Les rédacteurs du rapport ont ici souhaité imposer le principe de « libre adhésion » du jeune et de sa famille au projet de séjour de rupture, afin notamment d’éviter le recours un peu trop systématique à ce type de solution pour les jeunes ayant mis en échec bon nombre de prises en charge traditionnelles.

 

Afin de tendre vers cette adhésion du jeune et de sa famille, MJ a créé un service spécifiquement destiné à étudier les demandes d’admission. L’admission est validée après plusieurs étapes et/ou rencontres et ne peut se faire qu’en cas de consentement du jeune. Le ou les représentants légaux signent un document attestant de leur accord avec le projet. En cas de litige avec une famille, le recours à l’autorité judiciaire peut s’avérer nécessaire par le biais d’un placement direct.

 

La préconisation n°2 invite les organisateurs et services prescripteurs à inscrire le séjour de rupture dans le parcours éducatif du mineur et à prévoir un véritable dispositif d’accueil sur France.

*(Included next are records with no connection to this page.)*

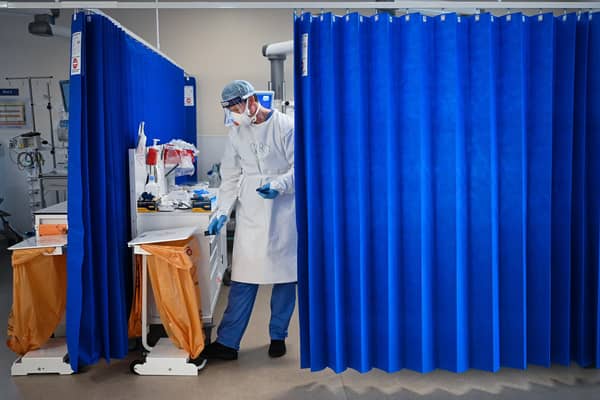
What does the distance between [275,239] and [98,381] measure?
118cm

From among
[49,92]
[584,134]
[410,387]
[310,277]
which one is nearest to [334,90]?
[310,277]

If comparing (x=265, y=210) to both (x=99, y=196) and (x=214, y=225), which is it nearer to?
(x=214, y=225)

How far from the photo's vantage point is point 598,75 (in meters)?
2.46

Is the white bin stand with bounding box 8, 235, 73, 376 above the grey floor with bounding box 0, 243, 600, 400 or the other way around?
above

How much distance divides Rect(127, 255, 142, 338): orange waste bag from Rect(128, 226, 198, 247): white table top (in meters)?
0.18

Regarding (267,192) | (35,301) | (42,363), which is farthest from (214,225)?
(42,363)

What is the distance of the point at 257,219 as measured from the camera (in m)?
2.96

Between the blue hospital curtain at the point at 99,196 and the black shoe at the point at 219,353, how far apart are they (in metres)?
0.45

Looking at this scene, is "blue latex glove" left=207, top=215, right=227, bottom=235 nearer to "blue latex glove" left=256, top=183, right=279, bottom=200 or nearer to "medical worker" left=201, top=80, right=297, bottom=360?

Les rédacteurs du rapport ont ici voulu insister sur le caractère exceptionnel que doit revêtir le séjour de rupture, en émettant des réserves sur les conséquences des séjours de + de 6 mois en terme de réinsertion des mineurs et en relevant que bon nombre de prolongations ou de renouvellements de séjours se faisaient par défaut, sur la base d’une absence de projet de retour. En conséquence, la mission d’enquête recommande que les organisateurs de séjour aient une base d’accueil en France afin d’éviter le maintien à l’étranger d’un jeune sur le seul motif qu’il n’existe aucune porte de sortie pour lui.

 

Depuis janvier 2007, Média Jeunesse Séjours de Rupture dispose d’un site d’accueil  et d’accompagnement au retour à Saint Arnoult en Yvelines, ce qui lui permet de créer un sas entre le retour d’Afrique et la sortie définitive du dispositif. Ce sas ne l’empêche pas, au cas par cas, de préconiser une prolongation de séjour si elle l’estime nécessaire.

 

La préconisation n°3 impose aux organisateurs de séjours le cadre prévu pour les SANT ou pour les établissements sociaux, par la loi du 2 janvier 2002.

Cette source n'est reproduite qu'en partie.